* **Collected data**

※ ※ ※

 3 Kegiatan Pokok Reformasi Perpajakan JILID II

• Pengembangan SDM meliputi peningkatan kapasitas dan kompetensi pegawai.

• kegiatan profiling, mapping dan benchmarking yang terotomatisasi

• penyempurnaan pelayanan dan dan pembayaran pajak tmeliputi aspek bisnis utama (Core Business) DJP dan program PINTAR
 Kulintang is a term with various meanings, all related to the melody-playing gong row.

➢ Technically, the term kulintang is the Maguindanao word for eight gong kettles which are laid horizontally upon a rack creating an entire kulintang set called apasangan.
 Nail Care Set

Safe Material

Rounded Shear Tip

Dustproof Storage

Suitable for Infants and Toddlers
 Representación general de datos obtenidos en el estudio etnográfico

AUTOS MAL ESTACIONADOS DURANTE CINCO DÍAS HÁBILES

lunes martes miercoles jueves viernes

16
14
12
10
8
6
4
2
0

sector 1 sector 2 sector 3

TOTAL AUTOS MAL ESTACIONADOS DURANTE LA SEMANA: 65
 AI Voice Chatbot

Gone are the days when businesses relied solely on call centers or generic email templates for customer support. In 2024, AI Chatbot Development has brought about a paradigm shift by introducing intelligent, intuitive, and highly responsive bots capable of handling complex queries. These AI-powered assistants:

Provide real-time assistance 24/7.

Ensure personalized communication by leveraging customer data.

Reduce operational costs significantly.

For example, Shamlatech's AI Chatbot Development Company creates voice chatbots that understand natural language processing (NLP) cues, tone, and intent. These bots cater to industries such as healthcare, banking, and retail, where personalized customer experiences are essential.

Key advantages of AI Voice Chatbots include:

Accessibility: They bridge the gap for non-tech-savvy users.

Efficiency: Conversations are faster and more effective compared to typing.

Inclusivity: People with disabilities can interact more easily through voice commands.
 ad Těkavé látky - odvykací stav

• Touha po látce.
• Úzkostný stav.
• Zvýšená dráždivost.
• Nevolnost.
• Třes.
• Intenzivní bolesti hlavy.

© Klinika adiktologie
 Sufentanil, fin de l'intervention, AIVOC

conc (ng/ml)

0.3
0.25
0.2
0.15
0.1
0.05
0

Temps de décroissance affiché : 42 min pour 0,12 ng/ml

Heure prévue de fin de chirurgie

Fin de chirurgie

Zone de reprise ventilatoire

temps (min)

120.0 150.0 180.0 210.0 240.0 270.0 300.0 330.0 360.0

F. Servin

※ ※ ※

* **TASK PROMPT**
Search the entries for the word "customer" and copy every line that holds it.

* **TASK SOLUTION**
Gone are the days when businesses relied solely on call centers or generic email templates for customer support. In 2024, AI Chatbot Development has brought about a paradigm shift by introducing intelligent, intuitive, and highly responsive bots capable of handling complex queries. These AI-powered assistants:
Ensure personalized communication by leveraging customer data.
For example, Shamlatech's AI Chatbot Development Company creates voice chatbots that understand natural language processing (NLP) cues, tone, and intent. These bots cater to industries such as healthcare, banking, and retail, where personalized customer experiences are essential.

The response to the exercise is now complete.